The study of allelopathy opens doors to developing sustainable organic agricultural practices. By leveraging the natural inhibitory effects of certain plants, we can manage weeds and enhance crop production in an eco-friendly way. However, it’s crucial to balance these benefits against potential negative impacts on desired plants (our normal field crops) and in your typical rotation plan and broader organic system plan.

Significant research has delved into the specific compounds in rye (Secale cereale) that contribute to its allelopathic properties. The focus has been on identifying and understanding these compounds, their release into the environment, and their action mechanisms.

Key Allelochemicals in Rye: Nature’s Weed Suppressants

1. Benzoxazinoids (BXDs): The primary allelochemicals in rye, like DIBOA, are known for their potent allelopathic effects. They inhibit the germination and growth of competing plants.

2. Phenolic Acids: Rye also produces various phenolic acids, such as ferulic, p-coumaric, and vanillic acids, contributing to its allelopathic effects, particularly in inhibiting weed growth.

Research and Mechanisms: Unraveling the Mystery

Laboratory and Field Studies: Both controlled laboratory experiments and field trials are crucial in understanding the practical implications of these compounds on weed suppression and crop productivity.

Mechanisms of Action: BXDs and phenolic acids in rye can affect cell division, root elongation, and nutrient uptake in target plants, disrupting their hormonal balance and interfering with key metabolic pathways.

Future Research Directions: Maximizing Benefits, Minimizing Drawbacks

Ongoing research focuses on understanding the environmental factors affecting the release and activity of these allelochemicals and developing cropping systems that maximize the benefits of rye’s allelopathy. The allelopathic properties of rye, primarily due to benzoxazinoids and phenolic acids, offer valuable opportunities for natural weed suppression in agriculture.

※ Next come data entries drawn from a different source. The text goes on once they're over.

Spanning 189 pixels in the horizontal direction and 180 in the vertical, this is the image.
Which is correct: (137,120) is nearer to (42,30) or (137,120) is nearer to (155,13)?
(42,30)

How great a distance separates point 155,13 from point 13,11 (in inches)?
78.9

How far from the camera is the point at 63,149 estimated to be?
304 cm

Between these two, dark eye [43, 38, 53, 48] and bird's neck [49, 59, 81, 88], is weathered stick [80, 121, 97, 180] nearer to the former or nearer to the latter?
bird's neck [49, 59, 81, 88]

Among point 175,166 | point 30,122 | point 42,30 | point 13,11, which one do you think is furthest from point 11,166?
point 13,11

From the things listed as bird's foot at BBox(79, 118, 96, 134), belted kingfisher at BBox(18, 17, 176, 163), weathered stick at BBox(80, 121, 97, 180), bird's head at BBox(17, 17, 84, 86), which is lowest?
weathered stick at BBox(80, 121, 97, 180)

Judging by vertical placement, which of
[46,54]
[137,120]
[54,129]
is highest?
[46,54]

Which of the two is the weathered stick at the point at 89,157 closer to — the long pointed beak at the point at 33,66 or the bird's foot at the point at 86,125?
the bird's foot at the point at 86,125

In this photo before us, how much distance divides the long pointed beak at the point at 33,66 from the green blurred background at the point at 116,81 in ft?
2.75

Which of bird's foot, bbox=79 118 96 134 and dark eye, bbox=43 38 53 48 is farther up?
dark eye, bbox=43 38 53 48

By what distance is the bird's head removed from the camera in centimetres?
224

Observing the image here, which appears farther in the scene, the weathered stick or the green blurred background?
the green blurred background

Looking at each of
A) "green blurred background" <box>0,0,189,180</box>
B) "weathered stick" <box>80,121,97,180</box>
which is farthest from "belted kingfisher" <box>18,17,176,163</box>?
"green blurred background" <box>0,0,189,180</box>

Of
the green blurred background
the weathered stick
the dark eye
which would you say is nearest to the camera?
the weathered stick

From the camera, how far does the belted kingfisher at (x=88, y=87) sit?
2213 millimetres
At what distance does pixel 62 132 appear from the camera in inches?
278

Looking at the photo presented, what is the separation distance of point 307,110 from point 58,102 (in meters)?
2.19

The allelopathic effects of rye extend beyond inhibiting weed seed germination to also affecting the root growth of established weed plants. This characteristic enhances its value in weed management strategies but requires careful consideration of various agronomic and environmental factors for optimal effectiveness.

Impact on Established Weed Root Growth

1. Inhibition of Root Elongation: Allelochemicals in rye can inhibit root elongation in weed plants, reducing their ability to absorb nutrients and water effectively.

2. Disruption of Root Development: These compounds can interfere with the normal development of roots in weed plants, leading to reduced root mass and altered architecture.

3. Impact on Root Hair Formation: Allelochemicals can also affect the formation of root hairs, critical for nutrient and water uptake.

Mechanisms of Allelopathic Interference

– Chemical Interference: Allelochemicals from rye can directly affect cellular processes in weed roots.

– Altered Soil Microbiology: Rye’s allelochemicals can change the soil microbial community, impacting nutrient availability or increasing the susceptibility of weeds to soil pathogens.

In Summary

Rye’s allelopathic properties offer a fascinating and valuable tool for natural weed management in agriculture. However, its application requires a nuanced understanding of its interactions with the soil, plants, and environmental conditions. As we continue to explore and understand the secret powers of plants like rye, we open up new possibilities for sustainable and effective agricultural practices, especially for Texas Organic Farmers.